____ Quelle

Laura Hottenrott nimmt Anlauf zur Spitze
Als am Donnerstag in Boston (USA) der U20-Hallen-Weltrekord über 1.000 Meter fiel, saß eine junge deutsche Läuferin im Publikum: Laura Hottenrott. Die Weltspitze, die ist noch weit weg für die Athletin des GSV Eintracht Baunatal. Die nationale Spitze aber, in die will sich die 21-Jährige nach vorne arbeiten. Im Boston College hat sie dafür ein starkes Team und einen Top-Trainer gefunden.
Die erfolgreichsten Rennen in der Karriere von Laura Hottenrott liegen nur einige Monate zurück. In der Heimat fast unbemerkt mischte sie in den Crossläufen der US-amerikanischen College-Serie Ende des vergangenen Jahres kräftig vorne mit. Ihr größer Erfolg: Platz zwei bei der West Coast Conference in Malibu (Kalifornien), eine Standort-Bestimmung der College-Teams für die US-College-Meisterschaften. „Das hat riesen Spaß gemacht, es waren richtig große Felder, richtig schnelle Rennen“, schwärmt sie.Zu diesem Zeitpunkt trug Laura Hottenrott noch das Trikot der Portland Pilots, dem Leichtathletik-Team einer Universität in Oregon im Westen der USA. Die heiß umkämpften Startplätze für die Nationals, die nur über die Mannschaftsleistung vergeben werden, verpasste das Team. Und auch ein weiteres Highlight der internationalen Cross-Saison fand ohne Laura Hottenrott statt: die Cross-Europameisterschaften in Belgrad (Serbien).

________

- _Aufgaben und Übungen_:
1 > Prüfe, ob die folgenden Aussagen mit dem Artikel über Laura Hottenrott übereinstimmen. Antworte jeweils mit Ja oder Nein, und zitiere die entscheidenden Worte wörtlich aus dem Artikel: (a) Laura Hottenrott ist 21 Jahre alt. (b) Bei der West Coast Conference in Malibu belegte sie den ersten Platz. (c) Die Portland Pilots sicherten sich Startplätze für die Nationals.
2 > Für welchen Verein startet Laura Hottenrott laut dem Artikel über Laura Hottenrott?
3 > Kopiere aus dem Artikel über Laura Hottenrott wortgetreu den Abschnitt, der mit den Worten „Laura Hottenrott nimmt“ beginnt und mit „einen Top-Trainer gefunden.“ endet.

____ Datenauszug

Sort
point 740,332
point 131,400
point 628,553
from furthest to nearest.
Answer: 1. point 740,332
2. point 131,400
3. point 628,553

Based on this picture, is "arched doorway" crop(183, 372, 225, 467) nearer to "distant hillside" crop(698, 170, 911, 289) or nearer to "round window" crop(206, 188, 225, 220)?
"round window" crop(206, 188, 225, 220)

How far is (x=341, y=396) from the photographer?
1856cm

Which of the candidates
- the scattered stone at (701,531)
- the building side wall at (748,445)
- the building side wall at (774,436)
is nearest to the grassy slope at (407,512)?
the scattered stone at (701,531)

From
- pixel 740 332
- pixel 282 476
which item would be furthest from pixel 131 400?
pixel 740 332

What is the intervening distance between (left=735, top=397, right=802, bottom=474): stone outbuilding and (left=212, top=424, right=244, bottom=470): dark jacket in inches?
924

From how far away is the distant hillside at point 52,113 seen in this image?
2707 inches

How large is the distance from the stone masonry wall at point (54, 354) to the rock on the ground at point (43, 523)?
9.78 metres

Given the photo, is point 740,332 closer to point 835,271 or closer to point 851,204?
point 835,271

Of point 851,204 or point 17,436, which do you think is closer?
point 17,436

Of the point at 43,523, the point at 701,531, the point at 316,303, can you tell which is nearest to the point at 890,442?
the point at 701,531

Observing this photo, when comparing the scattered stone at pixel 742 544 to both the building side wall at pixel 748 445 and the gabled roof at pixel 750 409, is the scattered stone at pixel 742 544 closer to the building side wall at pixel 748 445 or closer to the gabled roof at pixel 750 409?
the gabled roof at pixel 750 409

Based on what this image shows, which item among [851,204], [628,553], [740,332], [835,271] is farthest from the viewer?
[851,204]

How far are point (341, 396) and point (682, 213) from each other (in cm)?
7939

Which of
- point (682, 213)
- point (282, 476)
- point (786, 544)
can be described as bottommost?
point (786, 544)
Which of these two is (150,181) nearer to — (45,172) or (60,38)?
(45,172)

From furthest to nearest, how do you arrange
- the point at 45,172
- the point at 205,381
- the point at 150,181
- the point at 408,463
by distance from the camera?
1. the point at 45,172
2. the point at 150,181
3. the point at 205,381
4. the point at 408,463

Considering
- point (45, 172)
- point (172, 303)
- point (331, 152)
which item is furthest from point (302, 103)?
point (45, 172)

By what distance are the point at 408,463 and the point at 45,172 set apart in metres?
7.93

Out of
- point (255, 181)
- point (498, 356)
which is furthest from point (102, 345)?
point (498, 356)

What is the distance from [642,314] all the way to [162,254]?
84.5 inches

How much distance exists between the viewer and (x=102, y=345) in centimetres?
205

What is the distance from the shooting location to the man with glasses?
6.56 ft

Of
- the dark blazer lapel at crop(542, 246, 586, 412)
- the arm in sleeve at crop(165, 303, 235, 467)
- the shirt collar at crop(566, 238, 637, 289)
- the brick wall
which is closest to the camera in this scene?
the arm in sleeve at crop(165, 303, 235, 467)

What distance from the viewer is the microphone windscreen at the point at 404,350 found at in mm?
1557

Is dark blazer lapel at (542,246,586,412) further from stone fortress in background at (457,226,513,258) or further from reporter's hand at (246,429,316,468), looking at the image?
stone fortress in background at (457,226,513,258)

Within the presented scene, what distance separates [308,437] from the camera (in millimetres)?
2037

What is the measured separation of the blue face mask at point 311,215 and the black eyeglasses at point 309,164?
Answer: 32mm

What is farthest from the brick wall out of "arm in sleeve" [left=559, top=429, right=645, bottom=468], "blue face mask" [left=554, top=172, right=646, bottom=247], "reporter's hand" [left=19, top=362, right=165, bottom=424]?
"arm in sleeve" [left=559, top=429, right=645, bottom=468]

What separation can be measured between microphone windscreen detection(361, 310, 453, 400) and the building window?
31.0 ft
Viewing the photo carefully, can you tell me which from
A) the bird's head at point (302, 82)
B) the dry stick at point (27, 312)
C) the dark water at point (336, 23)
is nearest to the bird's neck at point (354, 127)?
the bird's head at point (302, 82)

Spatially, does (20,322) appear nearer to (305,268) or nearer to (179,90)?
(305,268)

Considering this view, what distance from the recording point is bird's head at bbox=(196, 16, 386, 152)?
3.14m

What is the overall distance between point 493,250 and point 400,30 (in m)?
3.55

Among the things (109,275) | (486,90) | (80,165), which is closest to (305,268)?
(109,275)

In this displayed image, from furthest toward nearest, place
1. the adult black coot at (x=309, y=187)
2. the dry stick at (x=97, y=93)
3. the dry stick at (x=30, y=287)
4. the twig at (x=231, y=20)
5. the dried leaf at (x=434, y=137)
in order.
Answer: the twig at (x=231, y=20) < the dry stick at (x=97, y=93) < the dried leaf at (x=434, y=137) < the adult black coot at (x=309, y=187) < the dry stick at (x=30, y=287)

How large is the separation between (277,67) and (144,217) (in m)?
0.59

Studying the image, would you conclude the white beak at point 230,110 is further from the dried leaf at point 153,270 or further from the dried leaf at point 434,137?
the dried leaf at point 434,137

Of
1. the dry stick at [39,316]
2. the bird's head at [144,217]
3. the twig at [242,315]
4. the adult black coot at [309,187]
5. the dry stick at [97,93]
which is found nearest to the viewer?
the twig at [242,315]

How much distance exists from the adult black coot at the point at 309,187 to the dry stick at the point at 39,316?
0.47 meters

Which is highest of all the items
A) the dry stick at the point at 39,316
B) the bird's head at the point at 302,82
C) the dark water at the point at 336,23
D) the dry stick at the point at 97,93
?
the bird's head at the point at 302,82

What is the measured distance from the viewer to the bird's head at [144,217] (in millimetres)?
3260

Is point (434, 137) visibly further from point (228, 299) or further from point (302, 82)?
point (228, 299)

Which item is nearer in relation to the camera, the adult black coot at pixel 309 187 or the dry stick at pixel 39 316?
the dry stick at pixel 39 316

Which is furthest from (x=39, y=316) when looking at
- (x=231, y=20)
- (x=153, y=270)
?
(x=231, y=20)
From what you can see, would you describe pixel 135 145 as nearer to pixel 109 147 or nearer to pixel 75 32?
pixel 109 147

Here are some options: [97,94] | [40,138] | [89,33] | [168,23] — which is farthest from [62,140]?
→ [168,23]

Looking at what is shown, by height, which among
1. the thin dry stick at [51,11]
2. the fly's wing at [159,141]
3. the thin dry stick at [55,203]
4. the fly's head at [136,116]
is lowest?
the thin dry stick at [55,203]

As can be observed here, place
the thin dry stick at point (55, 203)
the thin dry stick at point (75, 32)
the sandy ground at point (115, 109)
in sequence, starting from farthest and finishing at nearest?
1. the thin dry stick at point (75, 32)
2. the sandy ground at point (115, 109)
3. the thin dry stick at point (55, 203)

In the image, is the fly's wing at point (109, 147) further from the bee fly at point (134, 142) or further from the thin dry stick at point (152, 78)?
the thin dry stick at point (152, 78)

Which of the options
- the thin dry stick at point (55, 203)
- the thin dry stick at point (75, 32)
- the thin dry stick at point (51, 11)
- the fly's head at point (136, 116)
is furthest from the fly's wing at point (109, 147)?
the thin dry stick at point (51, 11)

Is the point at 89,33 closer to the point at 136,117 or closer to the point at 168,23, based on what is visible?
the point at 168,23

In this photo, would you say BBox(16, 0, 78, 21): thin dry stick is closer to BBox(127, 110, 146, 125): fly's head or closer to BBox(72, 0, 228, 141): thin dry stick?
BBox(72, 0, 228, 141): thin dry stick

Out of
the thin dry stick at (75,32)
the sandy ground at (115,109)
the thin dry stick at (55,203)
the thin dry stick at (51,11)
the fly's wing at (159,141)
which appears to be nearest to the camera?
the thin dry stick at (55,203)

________

- _Antworten je Aufgabe_:
1 >
(a) Ja: „Die nationale Spitze aber, in die will sich die 21-Jährige nach vorne arbeiten.“
(b) Nein: „Platz zwei bei der West Coast Conference in Malibu (Kalifornien)“
(c) Nein: „Die heiß umkämpften Startplätze für die Nationals, die nur über die Mannschaftsleistung vergeben werden, verpasste das Team.“

2 > Für den GSV Eintracht Baunatal.

3 >
Laura Hottenrott nimmt Anlauf zur Spitze
Als am Donnerstag in Boston (USA) der U20-Hallen-Weltrekord über 1.000 Meter fiel, saß eine junge deutsche Läuferin im Publikum: Laura Hottenrott. Die Weltspitze, die ist noch weit weg für die Athletin des GSV Eintracht Baunatal. Die nationale Spitze aber, in die will sich die 21-Jährige nach vorne arbeiten. Im Boston College hat sie dafür ein starkes Team und einen Top-Trainer gefunden.